▶ SUPPLIED PASSAGE:

====

Why You Should Talk to a Florida Repossession Attorney

Are you facing a possible vehicle repossession after missing one or more car loan payments? Here’s what you need to know about repossession, your rights during the process, and what options you have to navigate or even avoid the situation:

Car Loans and Repossession – Why Does This Happen?

A car is an expensive purchase that most of us can’t make in a single payment. The majority of people purchase their vehicles via bank loans, leaving them in debt to these banks or lenders. In simple terms, you don’t own your vehicle – the lender does until you pay off the loan. As such, failure to repay your loan or missing several payments can result in the repossession of your vehicle.

Do you rely on your vehicle for transportation to and from work, school, and other obligations? What about trips to the grocery store, to the bank or the post office, to pay bills, and complete other important errands? If so, you’re just like the many other Floridians who can’t afford to be without their cars.

At the Van Horn Law Group, we specialize in helping you understand your rights when it comes to vehicle repossession, as well as how to avoid it. Our compassionate staff understands that the fear of losing access to your vehicle can be an overwhelming one, especially if difficult circumstances have caused you to fall behind on payments. We’ll help you navigate the process and explore all of your options to get the best possible result.

Can’t Make Your Car Payments?

Repossession is a scary word, but understanding the process and your rights throughout it can help you avoid the scenario or make the best of what might otherwise be a confusing situation.

If you have fallen behind on one or more car loan payments, your bank or lender may take one of several actions. Some of these include:

  • Requiring immediate repayment of the loan in full, including the remaining balance and all additional fees, so that you may retain possession of the car.
  • Immediate repossession, with or without prior notice. (It is important to note that no notice is required by law.)
  • Selling your vehicle in a repossession car auction. This may also lead to you being sued for the difference in value between what the car sold for at auction and what it is actually worth.

====

▶ DATA SHOWN:
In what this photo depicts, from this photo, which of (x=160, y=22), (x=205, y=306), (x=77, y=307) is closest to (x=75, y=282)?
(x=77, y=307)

====

▶ SHORT EXERCISE:
Answer these about the Florida repossession text:
1. Until the loan is paid off, who owns a financed vehicle?
2. Does the law require notice before a repossession?
3. If the vehicle is sold at a repossession car auction, what can the borrower be sued for?

▶ TASK ANSWER:
1. The lender.
2. No. No notice is required by law.
3. The difference in value between what the car sold for at auction and what it is actually worth.